Ich untersuche, wie es Autistinnen und Autisten in verschiedenen Lebensbereichen geht: Wie sie ihre Emotionen regulieren, in der Schule zurechtkommen oder den Übergang in den Job schaffen – und dort auch bleiben. Derzeit schaue ich mir an, welche Rolle „Camouflaging“ spielt: Also Strategien, mit denen Menschen im Spektrum „weniger autistisch“ wirken wollen. Das kann helfen, einen Job zu bekommen, macht es aber schwer, ihn zu halten – weil es enorm an den Kräften zehrt, die Maske immer hochzuhalten.
Für Frauen mit Autismus ist das besonders belastend, weil sie häufiger als Männer maskieren. Deshalb werden sie oft später oder gar nicht diagnostiziert - und bekommen weder Verständnis noch Unterstützung.
Was genau ist Camouflage – und warum ist es so belastend?

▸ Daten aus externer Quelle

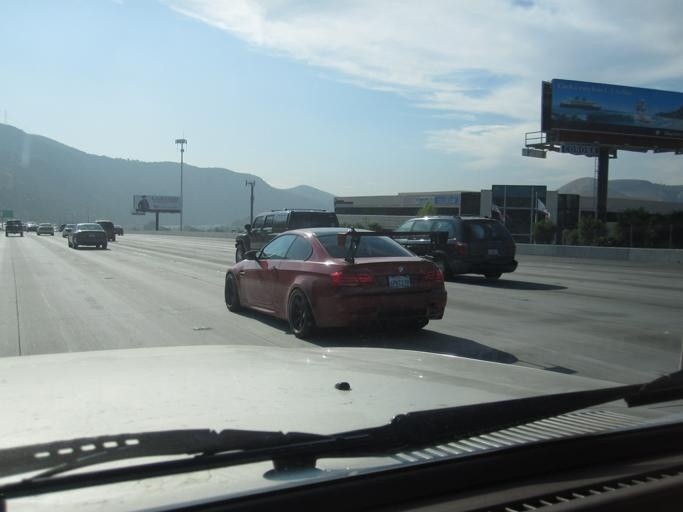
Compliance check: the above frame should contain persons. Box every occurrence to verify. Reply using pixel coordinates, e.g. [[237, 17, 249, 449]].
[[138, 196, 149, 210]]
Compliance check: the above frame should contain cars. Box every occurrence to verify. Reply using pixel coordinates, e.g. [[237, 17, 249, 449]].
[[225, 225, 446, 336], [0, 220, 124, 249]]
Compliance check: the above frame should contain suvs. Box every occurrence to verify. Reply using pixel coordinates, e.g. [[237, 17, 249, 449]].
[[230, 208, 339, 266], [389, 215, 519, 282]]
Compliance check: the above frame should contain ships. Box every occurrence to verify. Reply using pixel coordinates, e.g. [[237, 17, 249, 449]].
[[559, 96, 601, 110]]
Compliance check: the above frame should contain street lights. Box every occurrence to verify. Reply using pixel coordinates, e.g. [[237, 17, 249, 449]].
[[243, 178, 255, 226], [175, 137, 187, 230]]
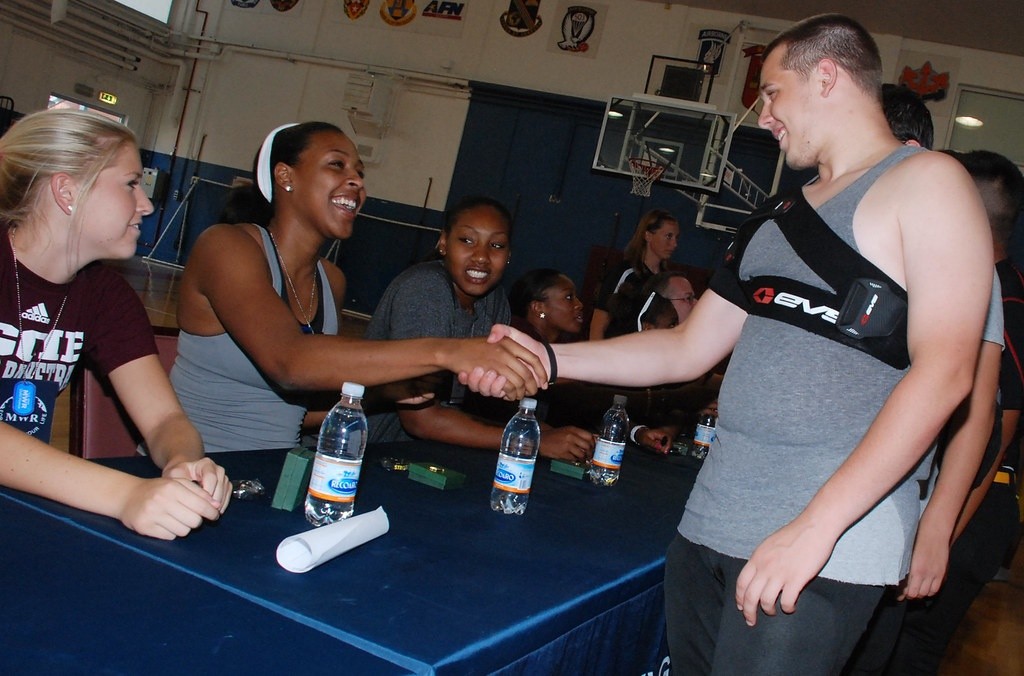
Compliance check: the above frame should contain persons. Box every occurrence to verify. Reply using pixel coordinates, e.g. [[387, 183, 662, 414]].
[[587, 283, 718, 421], [299, 197, 595, 462], [460, 13, 995, 676], [0, 109, 233, 540], [590, 207, 679, 341], [473, 267, 671, 453], [134, 121, 548, 458], [840, 82, 1024, 676], [635, 273, 724, 409]]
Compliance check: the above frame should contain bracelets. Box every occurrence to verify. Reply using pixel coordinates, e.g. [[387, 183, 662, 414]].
[[631, 425, 648, 446]]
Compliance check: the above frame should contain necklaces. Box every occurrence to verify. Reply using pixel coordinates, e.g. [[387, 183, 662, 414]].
[[10, 226, 68, 416], [268, 230, 318, 334]]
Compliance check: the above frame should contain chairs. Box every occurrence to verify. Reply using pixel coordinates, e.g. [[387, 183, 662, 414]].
[[67, 334, 177, 459]]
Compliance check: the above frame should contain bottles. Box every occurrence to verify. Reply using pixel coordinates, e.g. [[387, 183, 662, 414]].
[[490, 397, 541, 515], [590, 393, 629, 486], [686, 405, 718, 460], [303, 381, 367, 528]]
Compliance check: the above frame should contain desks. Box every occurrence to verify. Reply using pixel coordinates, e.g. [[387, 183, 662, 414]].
[[0, 431, 703, 676]]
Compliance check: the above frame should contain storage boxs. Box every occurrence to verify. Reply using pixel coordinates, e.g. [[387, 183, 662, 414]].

Camouflage heißt: Ich unterdrücke Verhaltensweisen, die mir eigentlich helfen, mit meinen autistischen Zügen zurecht zu kommen. Das kann für manche Menschen bedeuten, dass sie rhythmische und sich wiederholende Bewegungen unterdrücken. Oder Blickkontakt zu anderen Menschen aufnehmen, obwohl sie das sehr anstrengt. Andere imitieren soziale Signale, damit sie in die Gruppe passen. Insbesondere Frauen mit Autismus üben dafür Blickkontakt, Smalltalk oder - vor dem Spiegel - mimische Reaktionen.
Kurzfristig öffnet ihnen das Türen. Aber langfristig kostet es Authentizität und Energie: Viele Menschen im Autismus-Spektrum, die camouflieren, berichten, sie fühlten sich „nicht sie selbst“. Die Folgen sind häufig Angst, Depression – bis hin zu Suizidgedanken.
Warum wird Autismus bei Mädchen und Frauen so häufig übersehen?
Da greifen mehrere Gründe ineinander: Erstens äußern sich bei ihnen Schwierigkeiten oft „internalisiert“. Das heißt: Kein auffälliges Verhalten, sondern eher Angst oder Rückzug. Das fällt weniger auf, als wenn jemand auf äußere Reize mit Rückzug reagiert oder extrem auf Routinen angewiesen ist.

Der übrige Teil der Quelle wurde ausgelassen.